Life didn't help. During their first year together two of Sarah’s friends died and the couple’s son passed away shortly after birth. Either of those developments would be enough to overwhelm anyone. For a couple navigating the challenges of early recovery, they could easily spark a relapse. But Sarah and William had AA. And Sarah said the 12-step traditions gave them the strength to make it through those dark nights.
"Looking back on it now, we realize how much the principles of AA had already been intertwined within our life the whole time," she said. "The program and the steps are an outline to prepare you for the good times, as well as the bad times. We're especially grateful to have had all of the unconditional love and support from our sober community during this trying time."
Sarah and William are now married. The couple also recently had another baby. And the tenets of AA have formed the very foundation upon which their family is built.
"Being in recovery together is a gift," said Sarah. "We are extremely blessed to live by the same values and to have a deeper understanding of one another."
Sarah doesn’t have to worry about explaining her sobriety to William. And William doesn't have to worry about explaining his sobriety to Sarah. Beyond that mutual understanding however, is mutual acceptance.
"I used to tell my family they just didn't understand," said Sarah. "My husband, though, get’s it. He loves me for exactly who I am. And that acceptance is invaluable."
It's safe to say Sarah and William wouldn't have survived dating in A.A. were they not both working a strong program. The key is that the couple continued to work a strong program, regardless of what life threw their way. And that faith and commitment was rewarded accordingly.
Dating in AA: Karen and Steve
Karen and Steve have been married for eleven years. They've also each been sober for more than two decades. They met in AA. They dated in AA. And they built their relationship in AA. In fact, being in recovery together significantly strengthened their relationship.
"We speak a common language," said Karen. "We have great empathy for each other’s struggles. And we have 12 steps tools to help with our marriage. We're especially reliant upon the 10th Step. And we try to question our behavior and make amends in real time wherever possible."
However, there also are added challenges to maintaining a marriage along with two recovery programs.
"For us, it always seems that someone is working on a personal issue," said Karen. "It seems there’s never a time when we both are contentedly sane."
Worse, because the couple are both active in AA and understand what the program expects, they can easily find find fault with one another’s efforts.
"For example, I may have feelings if he doesn’t have a sponsor or sponsee," said Karen. "And he in turn may not think I’m going to enough meetings."
Perhaps the most important lesson the couple has learned over the course of their marriage though is that each is responsible for his or her own sobriety. And that's important for all couples dating in AA.
"Remember to keep the focus on yourself and your own recovery,” Karen said. “Don’t take each other's inventory."
Karen and Steve also make sure that they’re going to meetings together and apart.
"While it’s often fun and productive to go to meetings together," said Keren. "It's also important to leave your partner space to go to some meetings on their own.
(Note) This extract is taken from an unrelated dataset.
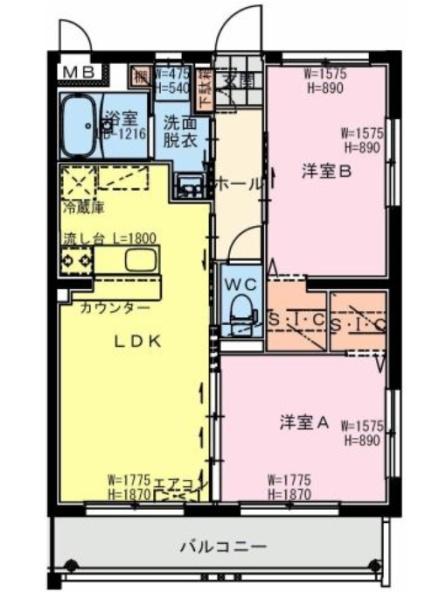 都城市年見町のマンション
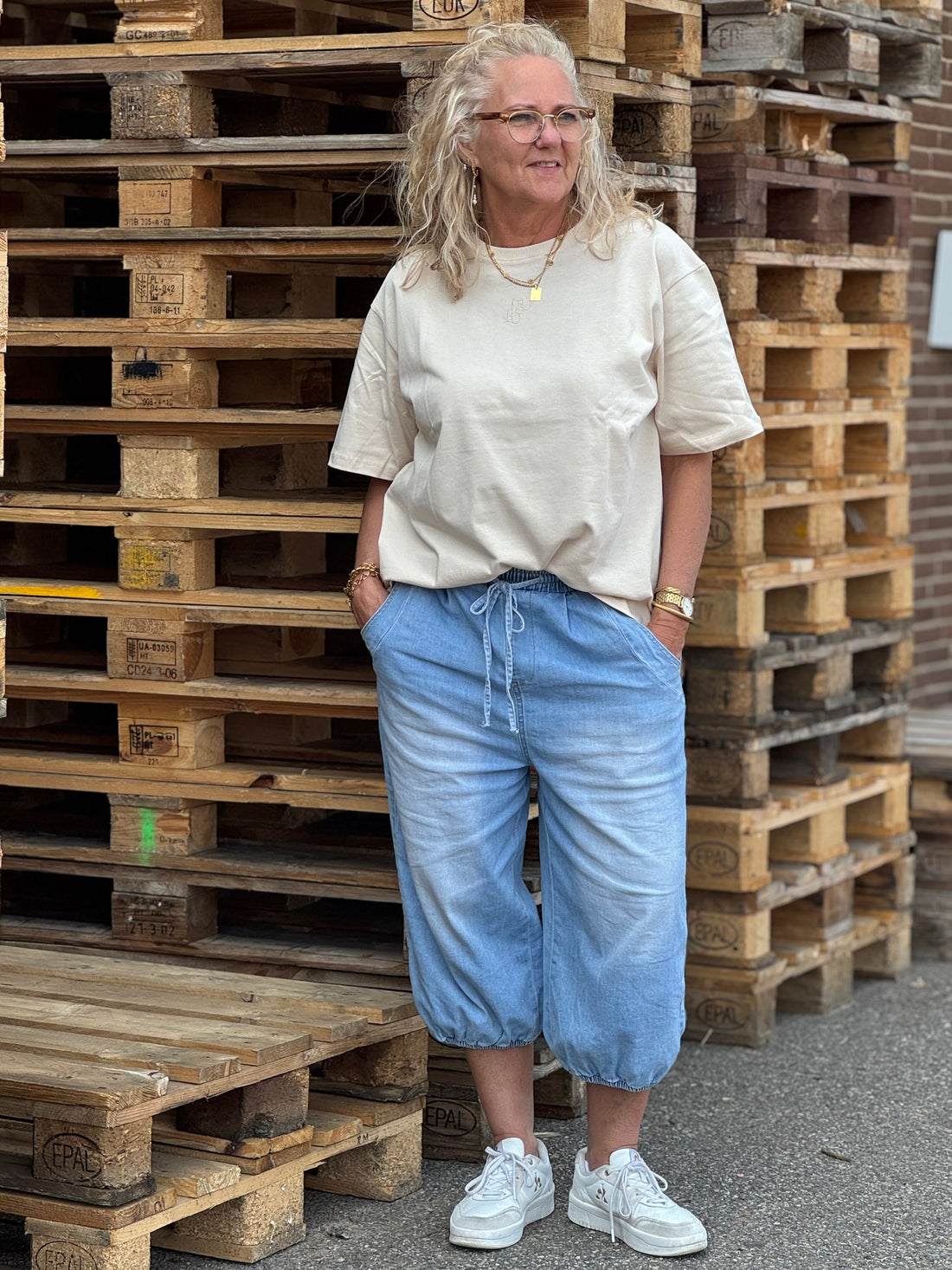 Culture Alfie Oversizes Tee - Whitecap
This way they can feel free to share what they want, when they want, without risking offense."
When you’re in a relationship with another person in recovery, claims Karen, a little empathy goes a long way.
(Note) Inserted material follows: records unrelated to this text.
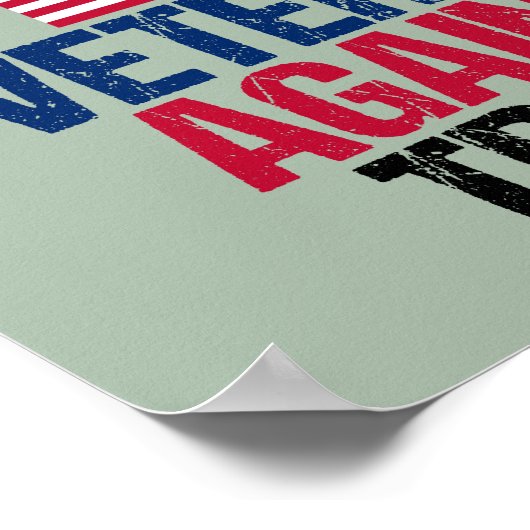 Veteranen tegen Trump Poster (Hoek)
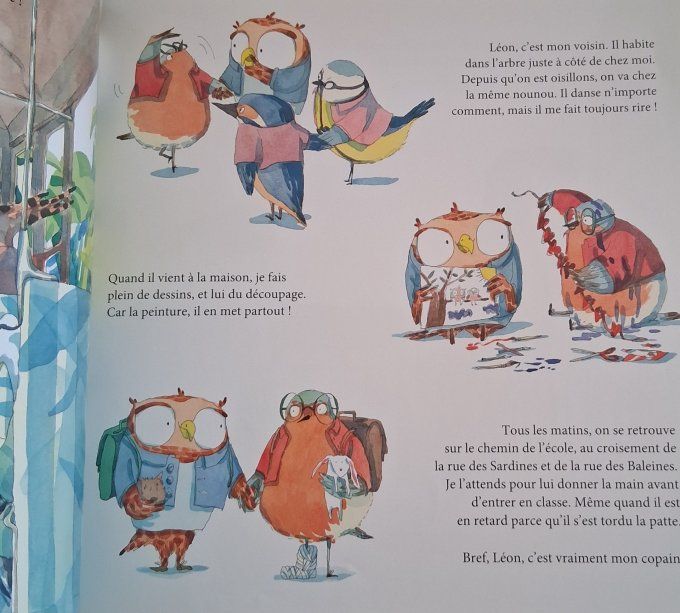 Hulotte et Léon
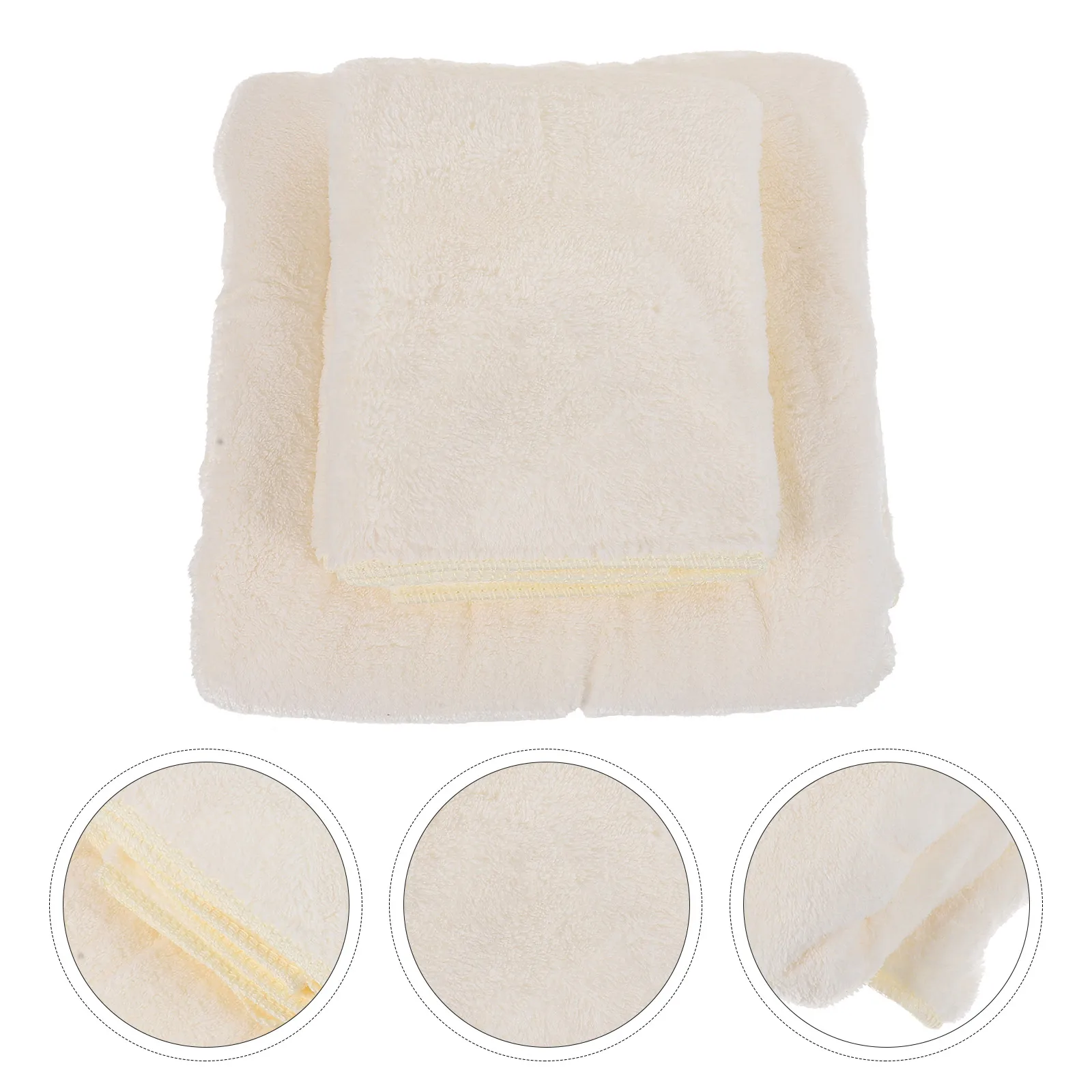

1set 1Set Coral Fleece Bath Thick Warm Shower Quick Drying Absorbent Body Towel Home Hotel Bathroom Beach Use Supple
"Be patient with their issues,” Karen said. "It will be worth it."
"In fact, I can’t imagine being in a long-term relationship with someone not in recovery,” she adds. “Despite the challenges, we both have a deep sense of gratitude at being given a second chance in life. And that gratitude spills over into our appreciation for each other, as well as in our life together.”
Dating in AA: Making it Work
There's good reason why dating in AA is frowned upon, especially during early recovery. And there's a good reason why that advice has held for nearly a century. Recovery is tough enough without adding a relationship to the equation. And truly succeeding in sobriety requires unmitigated focus and commitment.
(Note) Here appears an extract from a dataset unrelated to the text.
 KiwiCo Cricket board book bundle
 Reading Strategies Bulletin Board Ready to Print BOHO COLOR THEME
That's not to say relationships and recovery can't be balanced. Or that relationships can't become a healthy, helpful part of recovery. Everybody needs love. (Well, almost everybody anyway.) And those that find love generally make for happier, more formidable souls. Recovery not withstanding. But without a solid sober foundation, dating in AA can easily take on the characteristics of what we've run from. That is, a shaky, achy dependence upon someone else to do for us what we should be doing for ourselves.